When you face stress or pain, your body produces calming and pain-relieving hormones called endorphins. You probably had higher levels of endorphins near the end of pregnancy, and for those among us who didn’t use pain medication during labour, your levels would have continued to steadily rise during the birth of your baby. They work by interacting with the receptors in our brain to trigger a positive feeling in the body and reduce our perception of pain. Our bodies really are incredible.

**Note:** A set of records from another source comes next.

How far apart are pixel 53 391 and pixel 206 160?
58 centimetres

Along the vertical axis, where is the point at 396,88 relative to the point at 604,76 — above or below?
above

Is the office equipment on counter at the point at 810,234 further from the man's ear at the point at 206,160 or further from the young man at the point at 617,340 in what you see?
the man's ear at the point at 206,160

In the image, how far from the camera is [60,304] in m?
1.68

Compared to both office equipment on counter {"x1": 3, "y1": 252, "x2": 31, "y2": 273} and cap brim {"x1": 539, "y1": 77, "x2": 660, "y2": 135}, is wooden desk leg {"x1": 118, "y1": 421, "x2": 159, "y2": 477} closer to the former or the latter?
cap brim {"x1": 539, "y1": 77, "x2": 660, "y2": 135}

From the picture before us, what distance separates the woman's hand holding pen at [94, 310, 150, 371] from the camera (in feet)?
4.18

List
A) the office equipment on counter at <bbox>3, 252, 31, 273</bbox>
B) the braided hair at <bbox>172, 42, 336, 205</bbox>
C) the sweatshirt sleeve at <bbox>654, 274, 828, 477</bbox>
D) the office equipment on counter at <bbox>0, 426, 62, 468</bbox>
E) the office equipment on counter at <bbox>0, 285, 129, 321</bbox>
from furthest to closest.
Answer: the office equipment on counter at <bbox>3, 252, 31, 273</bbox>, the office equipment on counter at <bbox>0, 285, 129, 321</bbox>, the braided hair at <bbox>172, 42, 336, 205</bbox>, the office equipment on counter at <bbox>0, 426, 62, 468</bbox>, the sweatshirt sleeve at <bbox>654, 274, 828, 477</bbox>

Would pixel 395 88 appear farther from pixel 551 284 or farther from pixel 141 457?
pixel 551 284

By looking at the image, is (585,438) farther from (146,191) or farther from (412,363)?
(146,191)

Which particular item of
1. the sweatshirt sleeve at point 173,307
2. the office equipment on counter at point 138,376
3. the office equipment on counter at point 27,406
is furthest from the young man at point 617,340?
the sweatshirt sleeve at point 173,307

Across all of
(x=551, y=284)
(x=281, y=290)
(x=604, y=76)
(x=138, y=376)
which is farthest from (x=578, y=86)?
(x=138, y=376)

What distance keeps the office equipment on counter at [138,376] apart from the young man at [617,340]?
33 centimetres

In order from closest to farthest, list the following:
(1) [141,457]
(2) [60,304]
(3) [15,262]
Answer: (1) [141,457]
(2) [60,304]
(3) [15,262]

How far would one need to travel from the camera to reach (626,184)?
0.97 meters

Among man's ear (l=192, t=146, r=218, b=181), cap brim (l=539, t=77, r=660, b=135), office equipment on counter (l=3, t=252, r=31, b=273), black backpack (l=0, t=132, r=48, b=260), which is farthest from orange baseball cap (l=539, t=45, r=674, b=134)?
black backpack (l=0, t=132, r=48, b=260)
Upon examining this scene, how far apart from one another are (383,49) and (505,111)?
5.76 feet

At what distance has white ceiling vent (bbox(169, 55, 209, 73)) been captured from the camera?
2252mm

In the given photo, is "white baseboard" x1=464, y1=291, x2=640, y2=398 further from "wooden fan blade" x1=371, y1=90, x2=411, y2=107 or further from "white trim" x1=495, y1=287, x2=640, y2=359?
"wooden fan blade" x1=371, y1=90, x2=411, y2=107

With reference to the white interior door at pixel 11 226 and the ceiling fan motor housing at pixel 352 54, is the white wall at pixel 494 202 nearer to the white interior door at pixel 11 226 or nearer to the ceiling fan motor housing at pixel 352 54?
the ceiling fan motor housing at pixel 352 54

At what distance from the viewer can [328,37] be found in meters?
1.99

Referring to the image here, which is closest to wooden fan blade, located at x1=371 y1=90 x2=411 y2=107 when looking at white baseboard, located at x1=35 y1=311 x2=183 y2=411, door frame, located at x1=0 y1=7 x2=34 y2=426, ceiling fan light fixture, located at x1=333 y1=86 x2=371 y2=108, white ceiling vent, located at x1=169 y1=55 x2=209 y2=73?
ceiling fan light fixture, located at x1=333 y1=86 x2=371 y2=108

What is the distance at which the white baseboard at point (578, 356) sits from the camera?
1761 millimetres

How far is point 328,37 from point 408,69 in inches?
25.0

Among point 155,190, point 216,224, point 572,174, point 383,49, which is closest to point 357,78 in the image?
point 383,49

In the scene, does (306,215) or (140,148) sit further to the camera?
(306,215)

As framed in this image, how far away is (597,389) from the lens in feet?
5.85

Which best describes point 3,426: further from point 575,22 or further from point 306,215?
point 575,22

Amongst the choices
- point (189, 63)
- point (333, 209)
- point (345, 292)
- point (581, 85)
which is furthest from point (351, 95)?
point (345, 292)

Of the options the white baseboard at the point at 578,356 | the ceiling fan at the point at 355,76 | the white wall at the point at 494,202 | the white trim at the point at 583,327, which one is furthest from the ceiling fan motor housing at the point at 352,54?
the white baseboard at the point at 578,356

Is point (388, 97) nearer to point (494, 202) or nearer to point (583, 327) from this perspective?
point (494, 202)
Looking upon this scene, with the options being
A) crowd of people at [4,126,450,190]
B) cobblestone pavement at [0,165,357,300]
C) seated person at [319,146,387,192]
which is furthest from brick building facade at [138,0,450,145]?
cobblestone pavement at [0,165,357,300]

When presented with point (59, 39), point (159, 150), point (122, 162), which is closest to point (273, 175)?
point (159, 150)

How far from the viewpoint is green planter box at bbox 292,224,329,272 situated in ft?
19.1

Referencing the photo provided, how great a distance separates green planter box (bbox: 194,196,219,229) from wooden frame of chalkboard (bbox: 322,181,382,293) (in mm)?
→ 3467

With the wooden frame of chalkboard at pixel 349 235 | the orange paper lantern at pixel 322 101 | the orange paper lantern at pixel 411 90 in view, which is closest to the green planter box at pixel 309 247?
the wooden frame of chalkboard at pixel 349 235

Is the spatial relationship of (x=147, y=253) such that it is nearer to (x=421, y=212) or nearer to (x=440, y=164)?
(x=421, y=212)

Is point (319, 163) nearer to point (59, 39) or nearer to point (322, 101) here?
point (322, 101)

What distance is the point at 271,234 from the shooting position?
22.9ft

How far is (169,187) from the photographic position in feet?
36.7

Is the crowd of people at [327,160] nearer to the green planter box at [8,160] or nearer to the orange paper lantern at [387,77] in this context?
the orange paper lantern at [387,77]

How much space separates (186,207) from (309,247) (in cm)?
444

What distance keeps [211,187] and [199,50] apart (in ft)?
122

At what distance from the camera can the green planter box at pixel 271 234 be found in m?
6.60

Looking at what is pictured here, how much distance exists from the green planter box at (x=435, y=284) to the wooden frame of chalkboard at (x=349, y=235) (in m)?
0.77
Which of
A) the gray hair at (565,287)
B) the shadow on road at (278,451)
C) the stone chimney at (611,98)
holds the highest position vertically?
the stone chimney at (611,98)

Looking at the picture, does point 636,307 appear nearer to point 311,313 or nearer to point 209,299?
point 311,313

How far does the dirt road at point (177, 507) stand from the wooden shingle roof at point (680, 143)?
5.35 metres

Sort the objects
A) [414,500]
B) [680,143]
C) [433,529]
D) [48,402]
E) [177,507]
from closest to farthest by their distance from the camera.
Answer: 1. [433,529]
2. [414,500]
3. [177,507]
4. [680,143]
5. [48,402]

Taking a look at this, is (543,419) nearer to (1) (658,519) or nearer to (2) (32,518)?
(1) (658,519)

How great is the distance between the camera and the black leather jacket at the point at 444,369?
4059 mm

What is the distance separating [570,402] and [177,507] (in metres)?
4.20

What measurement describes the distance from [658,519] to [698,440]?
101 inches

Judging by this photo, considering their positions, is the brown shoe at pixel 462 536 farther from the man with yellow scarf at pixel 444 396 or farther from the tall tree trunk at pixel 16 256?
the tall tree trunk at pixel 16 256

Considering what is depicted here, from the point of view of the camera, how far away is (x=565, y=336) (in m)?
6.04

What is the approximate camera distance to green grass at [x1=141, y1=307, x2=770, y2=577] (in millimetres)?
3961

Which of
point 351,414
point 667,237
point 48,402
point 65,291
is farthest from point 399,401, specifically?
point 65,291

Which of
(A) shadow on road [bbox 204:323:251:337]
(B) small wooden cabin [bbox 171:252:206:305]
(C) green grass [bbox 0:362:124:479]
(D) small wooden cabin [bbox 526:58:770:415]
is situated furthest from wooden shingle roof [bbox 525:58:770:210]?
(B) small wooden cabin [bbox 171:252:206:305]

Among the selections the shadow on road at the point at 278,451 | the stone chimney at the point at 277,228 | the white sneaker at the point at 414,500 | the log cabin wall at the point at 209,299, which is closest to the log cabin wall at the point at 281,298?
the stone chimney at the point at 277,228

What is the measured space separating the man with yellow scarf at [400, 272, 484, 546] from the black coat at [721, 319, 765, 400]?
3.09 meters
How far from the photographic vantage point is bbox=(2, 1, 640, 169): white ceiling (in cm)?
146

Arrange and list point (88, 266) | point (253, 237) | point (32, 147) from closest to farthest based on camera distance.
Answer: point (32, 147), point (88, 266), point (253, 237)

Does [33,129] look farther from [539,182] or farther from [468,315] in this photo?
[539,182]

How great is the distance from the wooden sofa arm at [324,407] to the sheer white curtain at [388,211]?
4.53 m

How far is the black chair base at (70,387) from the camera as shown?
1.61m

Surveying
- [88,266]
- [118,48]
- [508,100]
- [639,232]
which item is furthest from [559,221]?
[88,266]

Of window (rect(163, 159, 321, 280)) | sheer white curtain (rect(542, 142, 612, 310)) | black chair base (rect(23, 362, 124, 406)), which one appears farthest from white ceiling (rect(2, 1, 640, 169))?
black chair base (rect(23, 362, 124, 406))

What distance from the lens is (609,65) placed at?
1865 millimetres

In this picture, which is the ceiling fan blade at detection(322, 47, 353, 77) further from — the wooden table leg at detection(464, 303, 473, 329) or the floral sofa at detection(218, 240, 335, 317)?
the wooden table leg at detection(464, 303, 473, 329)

The same thing happens when we exercise – meaning every time we move our bodies we get a hit of self-love. Whether you had a regular exercise routine before your pregnancy or never set foot in a gym, establishing a routine after having your baby will not only help you strengthen your post-baby bod, but it will also give you the much-needed energy and positivity you need to care for your child.
Accept that you are a different person now
If you thought you’d come out the other side of pregnancy the same person, you were always going to be proved wrong. But of course it’s natural to think that way because, really, you can never truly understand just how much having a baby will change your life until you’re in it, surrounded by nappies, nipple cream, and breast pumps. And all the while that same lullaby is playing over, and over, and over again.
Life is different now and there’s no going back – so don’t fight it. The sooner you accept your new role and embrace the changes, the happier you’ll feel both as an individual, and as a mum. You, and your body, have just done something wondrous. You’ve grown life. And that’s more magical than any amount of stardust the galaxy has ever seen.